Return, exactly, the line that contains "Which is the further" together with all lines after it to the end of the entries, and no further lines.

Recorded data:
---*---

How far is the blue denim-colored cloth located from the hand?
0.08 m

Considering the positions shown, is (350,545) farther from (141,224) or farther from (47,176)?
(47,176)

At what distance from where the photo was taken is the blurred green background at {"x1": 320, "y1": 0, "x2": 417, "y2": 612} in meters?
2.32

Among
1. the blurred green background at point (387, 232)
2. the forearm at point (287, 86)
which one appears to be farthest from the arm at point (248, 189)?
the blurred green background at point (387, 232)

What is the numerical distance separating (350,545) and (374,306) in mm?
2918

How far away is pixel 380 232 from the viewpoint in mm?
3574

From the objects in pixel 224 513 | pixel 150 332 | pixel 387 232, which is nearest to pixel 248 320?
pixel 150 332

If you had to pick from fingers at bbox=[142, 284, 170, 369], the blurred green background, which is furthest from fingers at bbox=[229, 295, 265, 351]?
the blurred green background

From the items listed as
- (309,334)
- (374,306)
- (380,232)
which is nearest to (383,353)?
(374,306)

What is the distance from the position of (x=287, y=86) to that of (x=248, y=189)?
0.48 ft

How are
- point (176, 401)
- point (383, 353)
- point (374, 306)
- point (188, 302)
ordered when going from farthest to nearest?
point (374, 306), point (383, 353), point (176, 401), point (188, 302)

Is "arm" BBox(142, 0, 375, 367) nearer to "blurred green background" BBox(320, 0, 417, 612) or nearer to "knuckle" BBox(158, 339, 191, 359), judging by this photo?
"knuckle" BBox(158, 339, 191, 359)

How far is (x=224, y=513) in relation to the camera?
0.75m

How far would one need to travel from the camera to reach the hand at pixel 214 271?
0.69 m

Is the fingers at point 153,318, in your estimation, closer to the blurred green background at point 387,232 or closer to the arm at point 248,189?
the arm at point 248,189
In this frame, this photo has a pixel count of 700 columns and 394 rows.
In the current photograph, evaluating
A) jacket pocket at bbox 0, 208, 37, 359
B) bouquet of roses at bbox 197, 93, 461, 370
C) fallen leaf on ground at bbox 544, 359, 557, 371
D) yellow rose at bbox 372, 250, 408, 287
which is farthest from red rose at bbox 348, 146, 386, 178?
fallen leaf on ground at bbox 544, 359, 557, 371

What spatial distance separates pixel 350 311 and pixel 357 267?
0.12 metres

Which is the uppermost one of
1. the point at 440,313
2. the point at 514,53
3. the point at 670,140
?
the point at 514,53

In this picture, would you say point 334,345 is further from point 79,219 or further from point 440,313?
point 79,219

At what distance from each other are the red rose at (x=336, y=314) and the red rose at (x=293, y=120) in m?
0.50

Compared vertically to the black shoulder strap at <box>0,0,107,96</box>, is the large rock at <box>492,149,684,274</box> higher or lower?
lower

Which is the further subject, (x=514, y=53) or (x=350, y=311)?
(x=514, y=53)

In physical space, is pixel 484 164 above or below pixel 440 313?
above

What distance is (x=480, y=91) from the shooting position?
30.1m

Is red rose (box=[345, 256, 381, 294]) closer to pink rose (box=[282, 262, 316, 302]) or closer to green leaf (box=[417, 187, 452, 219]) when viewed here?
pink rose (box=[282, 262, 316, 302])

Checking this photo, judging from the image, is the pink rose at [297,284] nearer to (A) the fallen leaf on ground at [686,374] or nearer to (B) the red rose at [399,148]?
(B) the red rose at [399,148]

---*---

ANSWER:
Which is the further subject, (x=514, y=53) or (x=350, y=311)?
(x=514, y=53)

In physical space, is pixel 484 164 above or below pixel 440 313?
above

What distance is (x=480, y=91) from the shooting position?
30.1m

Is red rose (box=[345, 256, 381, 294]) closer to pink rose (box=[282, 262, 316, 302]) or closer to green leaf (box=[417, 187, 452, 219]) when viewed here?
pink rose (box=[282, 262, 316, 302])

Checking this photo, judging from the image, is the pink rose at [297,284] nearer to (A) the fallen leaf on ground at [686,374] or nearer to (B) the red rose at [399,148]?
(B) the red rose at [399,148]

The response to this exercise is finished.